La génération Unidose.
La société Mach4 Pharma implante toujours son robomate Speedbox et Medimat qui intègre de plus en plus de chargeurs automatiques, mais elle se lance sur le marché des machines unidoses dans les pas d’Euraf et de Robotik-dose. Issues de la pharmacie hospitalière, ces machines visent à séduire les structures type EHPAD, SAD, HAD ainsi que les maisons de retraite, pour un investissement allant de 100 000 à 180 000 euros. Elles délivrent automatiquement le médicament (uniquement les formes sèches comprimés ou gélules) à la dose unitaire ensachée, y compris les demi-comprimés. Depuis janvier 2009, Mach4 a implanté son Unidose dans quatre pharmacies en France. Bertrand Juchs, directeur général France de la société, pense que ce marché connaîtra une forte expansion dans les années à venir en Europe. « Déjà la législation est plus claire, les fonctionnalités logicielles intègrent de plus en plus d’applications pour les piloter, et ce concept explosera quand les industriels accepteront de nous livrer en vrac. ». l’Unidose de Mach4 dispose d’un contrôle automatique par caméra des doses en sortie machine, elle peut intégrer jusqu’à 400 canisters de produits différents et gérer jusqu’à 1 000 lits.

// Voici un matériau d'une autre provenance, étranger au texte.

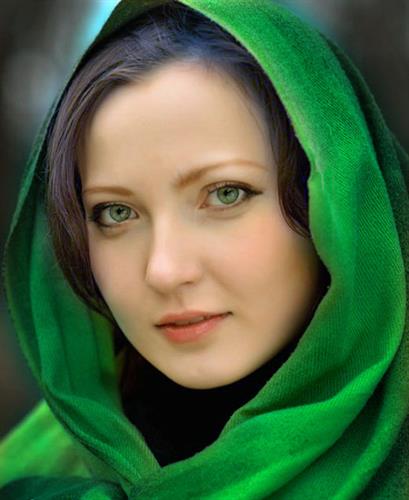 niyayesh&nbsp;           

L’exemple d’une officine assistée par ordinateur.
La pharmacie du titulaire Pierre Olivier Masson à Bayeux, a été la première pharmacie d’Europe à être équipée d’un système complet permettant la prise en charge automatique de l’ensemble du processus de livraison-rangement-délivrance.
« Mon objectif et celui de mon équipe étaient d’améliorer la qualité de l’accueil et de la délivrance, d’optimiser notre disponibilité face à un flux important de clientèle, explique le titulaire. Le grand point à résoudre était d’installer un système entièrement automatisé et fiable, de la réception de commande jusqu’à la délivrance, en privilégiant une gestion de stock approfondie, la vitesse de délivrance n’était pas notre priorité. L’automate assure la vitesse mais pas toujours la qualité du stock, et après une étude poussée de faisabilité, j’ai opté pour un double robot Rowa-Arx équipé d’un système de délivrance rapide et d’une machine de rangement autonome (Prolog). Nous débitons 2 000 à 2 500 boîtes par jour, le stock est réparti aléatoirement dans les deux robots, et en cas de panne de l’un des deux robots, l’autre continue à fonctionner. » Ainsi les livraisons quotidiennes sont passées de six à deux et, en moyenne, le rangement et la validation de la commande du matin, la plus importante avec environ 1 000 à 1 500 boîtes (20 à 30 caisses), dure de 1 heure à 1 heure 30.